Could somebody explain ***in laymen’s terms please[i/][b/] how it is that, on T.V., there doesn’t seem to be any delay between audio and video feeds received from abroad whereas it looks like the sound takes a few seconds to reach the person being interviewed by the U.S. or Canadian anchor (could be any other country for that matter).

(I realize this could be formulated more clearly if I had the correct terminology and English was my mother tongue but I guess you get the gist…)

Just a guess. There are circuits in the transmitters, satalites and receivers that take a few miliseconds to process the data before passing it on to the next station. After passing through several of these stations the signal aquires a noticable delay of a second or two.

But wouldn’t this “work” both ways, Papa?

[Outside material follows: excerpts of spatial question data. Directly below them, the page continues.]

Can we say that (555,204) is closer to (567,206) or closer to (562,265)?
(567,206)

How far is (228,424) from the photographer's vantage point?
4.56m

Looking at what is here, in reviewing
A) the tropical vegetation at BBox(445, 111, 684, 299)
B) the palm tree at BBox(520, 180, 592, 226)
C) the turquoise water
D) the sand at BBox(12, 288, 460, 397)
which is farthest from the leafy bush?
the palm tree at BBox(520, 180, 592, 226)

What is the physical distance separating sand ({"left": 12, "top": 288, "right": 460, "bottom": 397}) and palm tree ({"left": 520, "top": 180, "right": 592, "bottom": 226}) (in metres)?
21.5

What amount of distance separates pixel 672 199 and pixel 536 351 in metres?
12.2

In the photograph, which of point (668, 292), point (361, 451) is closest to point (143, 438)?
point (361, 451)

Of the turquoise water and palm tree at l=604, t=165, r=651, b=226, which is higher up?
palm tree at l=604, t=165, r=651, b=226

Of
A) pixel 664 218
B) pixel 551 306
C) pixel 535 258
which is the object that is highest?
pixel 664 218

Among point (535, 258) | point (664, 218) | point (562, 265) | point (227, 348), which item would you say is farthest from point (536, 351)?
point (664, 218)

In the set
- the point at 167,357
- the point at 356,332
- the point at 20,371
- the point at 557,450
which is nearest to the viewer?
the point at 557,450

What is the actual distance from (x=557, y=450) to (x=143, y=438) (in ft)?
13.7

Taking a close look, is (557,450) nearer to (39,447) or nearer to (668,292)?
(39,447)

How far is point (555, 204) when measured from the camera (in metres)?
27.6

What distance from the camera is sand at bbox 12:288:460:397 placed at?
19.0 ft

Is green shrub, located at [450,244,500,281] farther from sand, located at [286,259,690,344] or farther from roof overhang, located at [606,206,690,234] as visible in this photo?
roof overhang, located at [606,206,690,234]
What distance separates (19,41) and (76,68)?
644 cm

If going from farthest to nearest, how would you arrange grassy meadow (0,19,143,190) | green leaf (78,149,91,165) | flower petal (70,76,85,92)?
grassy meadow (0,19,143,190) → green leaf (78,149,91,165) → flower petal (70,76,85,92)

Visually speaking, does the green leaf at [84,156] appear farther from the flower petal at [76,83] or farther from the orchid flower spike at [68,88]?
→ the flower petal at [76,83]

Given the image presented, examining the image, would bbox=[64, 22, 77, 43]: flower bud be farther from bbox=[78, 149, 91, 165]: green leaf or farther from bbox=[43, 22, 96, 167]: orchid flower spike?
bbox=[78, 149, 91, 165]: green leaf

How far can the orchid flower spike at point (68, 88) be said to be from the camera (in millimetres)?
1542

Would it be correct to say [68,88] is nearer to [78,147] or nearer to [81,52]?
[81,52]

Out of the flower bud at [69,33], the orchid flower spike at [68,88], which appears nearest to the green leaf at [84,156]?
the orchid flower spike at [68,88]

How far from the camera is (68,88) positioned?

Let me try and clarify, for all our understanding, if I misunderstood please correct me.

I understand the phenomenon in question is when a news anchor is interviewing a person via satilite in another country/state/room, and the question is asked. We watch the person live, see him sitting there waiting for the question asked to reach hin and then he responds. You are wondering why the video is real time, but it seems that the question takes a long time to get there.

This is a guess, but a good one I believe. The sound and video we recieve is real time and is in-sync because they use the best feed and transision equipment on the interviewees end. The slow down occurs in the interviewers questioning, in short notice iterviews I imagine they don’t have time or need to set up a video display on the interviewees end and therefore he has no visual of the interviewer. Most News remote trucks only carry transmission equipment, therefore the transmission is good (ie the interviewee). The trucks however don’t have a reciever and the only means of getting the voice to the intervieee is via phone. The phone line is much slower than the transmission to satilite with its resistance, switching and landlines. Even a cellular or local radio transmission may be slower than a satilite feed.


The facts expressed here belong to everybody, the opinions to me. The distinction is
yours to draw…

Omniscient; BAG

I disagree Omnis. (slightly, at least). I believe there is a transmission delay AT BOTH ENDS. In other words Peter Jennings asks a question; we wait a few seconds; the responder answers the question; THen Peter Jennings asks another questions imediately.(BUT even though we think peter jennings is asking the second question without delay, the truth is the responder actually stopped talking a few seconds ago…it just took some time for the transmission to get to us. Think of it on a larger scale, We are talking to someone on Mars. We ask a question, have to wait for the transmission to get there; they respond, (we see the response, and ask another question quickly, but we neglect to remember their response took several minutes to get to us and they are patiently waiting for the next question to arrive).
You can see the results of this sometimes if the responder in a distant country hesitates for just a second. When we see this we assume he is done so we ask a second question, and get about halfway into it when he continues on with the original answer. It winds up a confusing bit of interuptions for a while before it gets cleared up. News organizations will avoid this whole thing at times by not performing the interview live, but do it just prior to the show. THe tape is then edited to remove the awkward silences in between questions.


I suppose thats feasable too, but I’m gonna stick with my explanation until someones shows me otherwise. I’m loyal to my unfounded ideas!